======== 网页摘录

當前位置：首頁 > 编程资源 > 编程问答 >内容正文

编程问答

『TensorFlow』SSD源码学习_其二：基于VGG的SSD网络前向架构

發布時間：2023/12/20 编程问答 39 豆豆

生活随笔收集整理的這篇文章主要介紹了『TensorFlow』SSD源码学习_其二：基于VGG的SSD网络前向架构小編覺得挺不錯的,現在分享給大家,幫大家做個參考.

Fork版本項目地址：SSD

參考自集智專欄

一、SSD基礎

在分類器基礎之上想要識別物體，實質就是 用分類器掃描整張圖像，定位特征位置 。這里的關鍵就是用什么算法掃描，比如可以將圖片分成若干網格，用分類器一個格子、一個格子掃描，這種方法有幾個問題：

問題1 ：目標正好處在兩個網格交界處，就會造成分類器的結果在兩邊都不足夠顯著，造成漏報（True Negative）。

問題2 ：目標過大或過小，導致網格中結果不足夠顯著，造成漏報。

針對第一點，可以采用相互重疊的網格。比如一個網格大小是 32x32 像素，那么就網格向下移動時，只動 8 個像素，走四步才完全移出以前的網格。針對第二點，可以采用大小網格相互結合的策略，32x32 網格掃完，64x64 網格再掃描一次，16x16 網格也再掃一次。

但是這樣會帶來其他問題——我們為了保證準確率， 對同一張圖片掃描次數過多，嚴重影響了計算速度 ，造成這種策略 無法做到實時標注 。

================
======== 所示数据

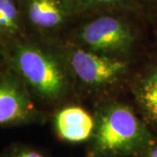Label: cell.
Segmentation results:
<instances>
[{
    "mask_svg": "<svg viewBox=\"0 0 157 157\" xmlns=\"http://www.w3.org/2000/svg\"><path fill=\"white\" fill-rule=\"evenodd\" d=\"M94 118L89 157H143L155 144L148 126L125 104H104Z\"/></svg>",
    "mask_w": 157,
    "mask_h": 157,
    "instance_id": "cell-1",
    "label": "cell"
},
{
    "mask_svg": "<svg viewBox=\"0 0 157 157\" xmlns=\"http://www.w3.org/2000/svg\"><path fill=\"white\" fill-rule=\"evenodd\" d=\"M10 68L26 87L45 101H59L71 87V74L63 58L39 45L13 40L5 50Z\"/></svg>",
    "mask_w": 157,
    "mask_h": 157,
    "instance_id": "cell-2",
    "label": "cell"
},
{
    "mask_svg": "<svg viewBox=\"0 0 157 157\" xmlns=\"http://www.w3.org/2000/svg\"><path fill=\"white\" fill-rule=\"evenodd\" d=\"M72 78L92 89L117 85L128 73V63L122 58L105 55L78 45L67 46L61 54Z\"/></svg>",
    "mask_w": 157,
    "mask_h": 157,
    "instance_id": "cell-3",
    "label": "cell"
},
{
    "mask_svg": "<svg viewBox=\"0 0 157 157\" xmlns=\"http://www.w3.org/2000/svg\"><path fill=\"white\" fill-rule=\"evenodd\" d=\"M76 45L85 49L122 58L132 47L135 35L128 23L113 16L102 17L86 23L75 36Z\"/></svg>",
    "mask_w": 157,
    "mask_h": 157,
    "instance_id": "cell-4",
    "label": "cell"
},
{
    "mask_svg": "<svg viewBox=\"0 0 157 157\" xmlns=\"http://www.w3.org/2000/svg\"><path fill=\"white\" fill-rule=\"evenodd\" d=\"M40 113L31 93L11 68L0 72V126H17L39 122Z\"/></svg>",
    "mask_w": 157,
    "mask_h": 157,
    "instance_id": "cell-5",
    "label": "cell"
},
{
    "mask_svg": "<svg viewBox=\"0 0 157 157\" xmlns=\"http://www.w3.org/2000/svg\"><path fill=\"white\" fill-rule=\"evenodd\" d=\"M75 6V0H27L25 11L33 27L42 32H52L67 23Z\"/></svg>",
    "mask_w": 157,
    "mask_h": 157,
    "instance_id": "cell-6",
    "label": "cell"
},
{
    "mask_svg": "<svg viewBox=\"0 0 157 157\" xmlns=\"http://www.w3.org/2000/svg\"><path fill=\"white\" fill-rule=\"evenodd\" d=\"M94 128V118L82 107H67L57 113L54 128L59 139L70 143L89 140Z\"/></svg>",
    "mask_w": 157,
    "mask_h": 157,
    "instance_id": "cell-7",
    "label": "cell"
},
{
    "mask_svg": "<svg viewBox=\"0 0 157 157\" xmlns=\"http://www.w3.org/2000/svg\"><path fill=\"white\" fill-rule=\"evenodd\" d=\"M134 95L144 122L157 128V67L148 68L135 81Z\"/></svg>",
    "mask_w": 157,
    "mask_h": 157,
    "instance_id": "cell-8",
    "label": "cell"
},
{
    "mask_svg": "<svg viewBox=\"0 0 157 157\" xmlns=\"http://www.w3.org/2000/svg\"><path fill=\"white\" fill-rule=\"evenodd\" d=\"M20 32V17L13 0H0V39H13Z\"/></svg>",
    "mask_w": 157,
    "mask_h": 157,
    "instance_id": "cell-9",
    "label": "cell"
},
{
    "mask_svg": "<svg viewBox=\"0 0 157 157\" xmlns=\"http://www.w3.org/2000/svg\"><path fill=\"white\" fill-rule=\"evenodd\" d=\"M0 157H48L46 154L34 147L25 144H13L8 147Z\"/></svg>",
    "mask_w": 157,
    "mask_h": 157,
    "instance_id": "cell-10",
    "label": "cell"
},
{
    "mask_svg": "<svg viewBox=\"0 0 157 157\" xmlns=\"http://www.w3.org/2000/svg\"><path fill=\"white\" fill-rule=\"evenodd\" d=\"M75 2L76 5L78 4L86 9L128 6L135 4V0H75Z\"/></svg>",
    "mask_w": 157,
    "mask_h": 157,
    "instance_id": "cell-11",
    "label": "cell"
},
{
    "mask_svg": "<svg viewBox=\"0 0 157 157\" xmlns=\"http://www.w3.org/2000/svg\"><path fill=\"white\" fill-rule=\"evenodd\" d=\"M143 157H157V143H155Z\"/></svg>",
    "mask_w": 157,
    "mask_h": 157,
    "instance_id": "cell-12",
    "label": "cell"
},
{
    "mask_svg": "<svg viewBox=\"0 0 157 157\" xmlns=\"http://www.w3.org/2000/svg\"><path fill=\"white\" fill-rule=\"evenodd\" d=\"M2 57H5V50L3 49V46L0 45V59Z\"/></svg>",
    "mask_w": 157,
    "mask_h": 157,
    "instance_id": "cell-13",
    "label": "cell"
},
{
    "mask_svg": "<svg viewBox=\"0 0 157 157\" xmlns=\"http://www.w3.org/2000/svg\"><path fill=\"white\" fill-rule=\"evenodd\" d=\"M154 1H156V2H157V0H154Z\"/></svg>",
    "mask_w": 157,
    "mask_h": 157,
    "instance_id": "cell-14",
    "label": "cell"
}]
</instances>
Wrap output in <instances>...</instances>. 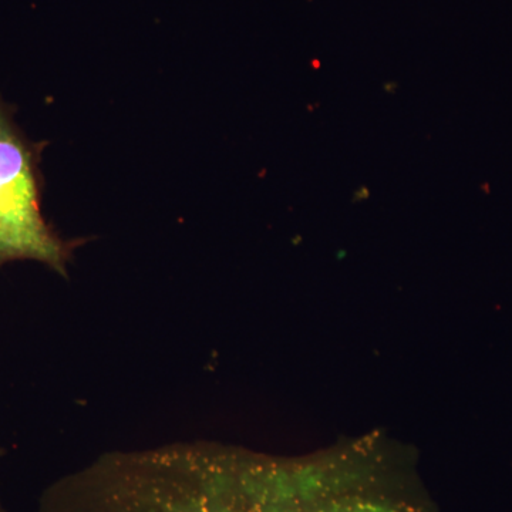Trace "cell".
<instances>
[{"label":"cell","instance_id":"3","mask_svg":"<svg viewBox=\"0 0 512 512\" xmlns=\"http://www.w3.org/2000/svg\"><path fill=\"white\" fill-rule=\"evenodd\" d=\"M0 458H2V451H0ZM0 512H6L5 504H3L2 493H0Z\"/></svg>","mask_w":512,"mask_h":512},{"label":"cell","instance_id":"1","mask_svg":"<svg viewBox=\"0 0 512 512\" xmlns=\"http://www.w3.org/2000/svg\"><path fill=\"white\" fill-rule=\"evenodd\" d=\"M299 476L204 441L111 451L55 481L36 512H311Z\"/></svg>","mask_w":512,"mask_h":512},{"label":"cell","instance_id":"2","mask_svg":"<svg viewBox=\"0 0 512 512\" xmlns=\"http://www.w3.org/2000/svg\"><path fill=\"white\" fill-rule=\"evenodd\" d=\"M46 146L23 133L15 109L0 96V269L35 261L67 278L74 251L86 241L64 239L43 214L40 163Z\"/></svg>","mask_w":512,"mask_h":512}]
</instances>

================

#### [操作要求 A]
能否逐字重新录入列表中从第一行起、到含有“118L89 157H143L155 144L148”的那一行为止的内容，首尾两行都算在内？答案里不要放图片。
#### [操作要求 B]
你能接在关于 SSD 的网页摘录的最后一句之后，把这篇文字续写下去吗？
关于 SSD 的网页摘录与列表是互不相干的两份材料。

#### [任务结果 A]
Label: cell.
Segmentation results:
<instances>
[{
    "mask_svg": "<svg viewBox=\"0 0 157 157\" xmlns=\"http://www.w3.org/2000/svg\"><path fill=\"white\" fill-rule=\"evenodd\" d=\"M94 118L89 157H143L155 144L148 126L125 104H104Z\"/></svg>",

#### [任务结果 B]
為了快速、實時標注圖像特征，對于整個識別定位算法，就有了諸多改進方法。

一個最基本的思路是，合理使用卷積神經網絡的內部結構，避免重復計算。用卷積神經網絡掃描某一圖片時，實際上卷積得到的結果已經存儲了不同大小的網格信息，這一過程實際上已經完成了我們上一部分提出的改進措施，如下圖所示，我們發現前幾層卷積核的結果更關注細節，后面的卷積層結果更加關注整體：

對于問題1，如果一個物體位于兩個格子的中間，雖然兩邊都不一定足夠顯著，但是兩邊的基本特征如果可以合理組合的話，我們就不需要再掃描一次。而后幾層則越來越關注整體，對問題2，目標可能會過大過小，但是特征同樣也會留下。也就是說，用卷積神經網絡掃描圖像過程中，由于深度神經網絡本身就有好幾層卷積、實際上已經反復多次掃描圖像，以上兩個問題可以通過合理使用卷積神經網絡的中間結果得到解決。

在 SSD 算法之前，MultiBox，FastR-CNN 法都采用了兩步的策略，即第一步通過深度神經網絡，對潛在的目標物體進行定位，即先產生Box；至于Box 里面的物體如何分類，這里再進行第二步計算。此外第一代的 YOLO 算法可以做到一步完成計算加定位，但是結構中采用了全連接層，而全連接層有很多問題，并且正在逐步被深度神經網絡架構“拋棄”。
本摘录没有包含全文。